25 gennaio 2020

"Armonie" di Sanzio Bonci,



di Marisa Cecchetti

Le ha raccolte in un libriccino la moglie Giovanna, queste poesie di Sanzio Bonci, dopo la sua scomparsa nel 2018. In modo artigianale, come talora si fa per condividere il ricordo di una persona cara con parenti ed amici. Lo riconosco nella foto di copertina, è una persona che ho incontrato più volte, per strada, in chiesa, in occasione di eventi culturali. Non lo avevo mai conosciuto abbastanza. Ma la poesia è rivelatrice.

Il Bonci preferisce il senario veloce e ritmato, non cerca la rima, il pensiero fluisce e disegna la vita che è stata e l’adesso che incalza e procede, senza possibilità di ritorno.
C’è un contrasto  doloroso tra la consapevolezza della fine sempre più vicina (“adesso mi opprime/la stanchezza del vivere;/troppe esistenze/mi hanno spossato”), tangibile quasi (“non vista, alle spalle/maligna, improvvisa/precipita l’ora”), e la nostalgia della bellezza, con una struggente malinconia di primavere che torneranno  in mezzo ad una esplosione di colori e profumi e canti di uccelli, di vita che si rinnova, di schiamazzi e di giochi di bimbi, con la natura indifferente all’assenza di chi quella vita l’ha amata: “serenamente io canto,/tragicamente io canto”.

Tuttavia il ricordo di tanta bellezza rasserena il pensiero ed entra nei sogni; consolante è l’amore che ha intorno, la mano che stringe la sua. Di conforto è l’immaginazione che costruisce scenari rasserenanti: ”l’antico bambino/non concepiva/ l’inganno e nemmeno/la pura ragione/perché ammalato/d’immaginazione”. Di sostegno è la fede grazie alla quale lui si proietta nell’altrove cercando risposte, in un misto di  curiosità e di fiducia  non scevra da timore, comunque mantenendo la ferma certezza che un angelo buono lo verrà a raccogliere e lo accompagnerà.

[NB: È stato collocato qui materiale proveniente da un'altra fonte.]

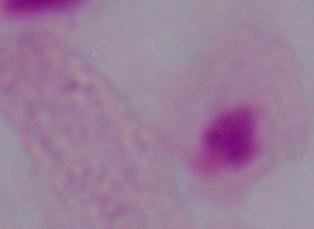

Summary:
  - Identification: trichomonad
  - Modality: micrograph
  - Magnification: 1000x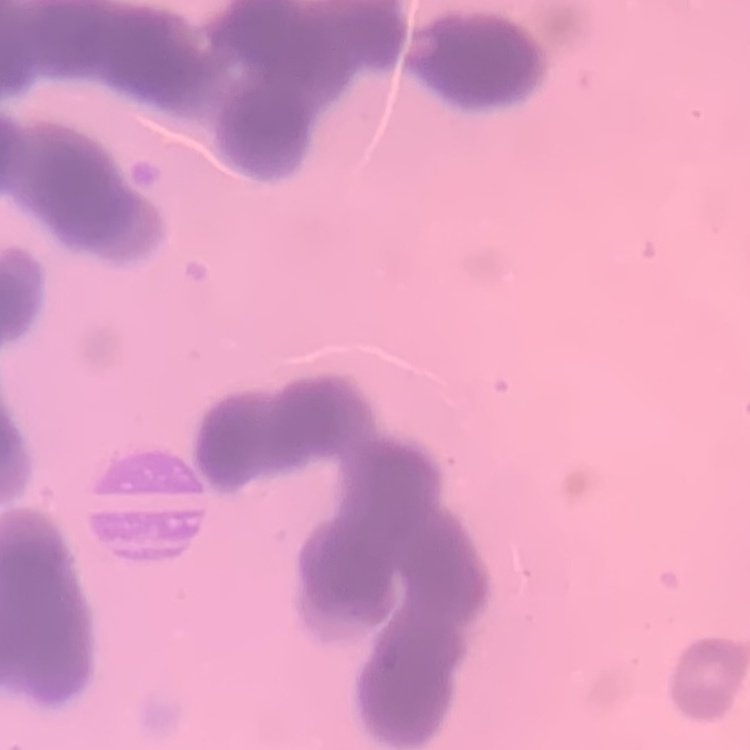
Summary:
  - Red blood cell morphology: rouleaux formation
  - Image type: square crop of a larger photomicrograph
  - Preparation: thin blood film
  - Stain: Field's or Giemsa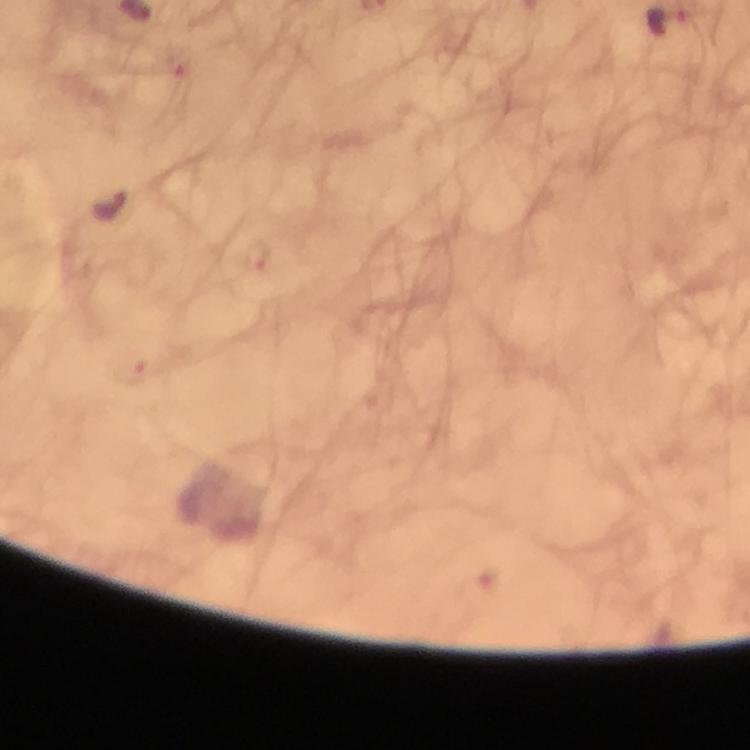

Torna frequente l’immagine della notte simbolicamente associabile alla morte, insieme alla figura dell’allocco che ghermisce le prede  col “suo perfido artiglio”. Per fortuna arriva ancora “l’alba rosata/che fa dolci le ombre”

Stupisce e turba la forza di mettere in versi il momento che si avvicina al trapasso, con tanta chiarezza, con lucidità di pensiero. Non  con la razionalità materialistica di chi vede la fine di tutto e stoicamente la subisce, ma soffermandosi a rivelare le proprie fragilità, in un consuntivo che raccoglie debolezze e limiti, finendo per assolversi ed accettarsi in questa “umana finitudine”.

E’ una  poesia che non cerca ermetismi, ricca di riferimenti letterari, dove lo sguardo del Bonci si allarga  alla società, alle sofferenze degli emarginati, ai pregiudizi, alle ingiustizie, alle bassezze dis-umane  così distanti dal suo sentire, e dove la luna rimane impotente a guardare la malvagità: “la storia dell’uomo,/tutta intera, è passata/qui, sotto la luna,/come un fiume di sangue/di odio e d’amore/e con troppo dolore”. 

Il titolo Armonie  è una sintesi appropriata, perché racchiude  una accettazione dei contrasti -vita e morte-  in composto equilibrio tra loro.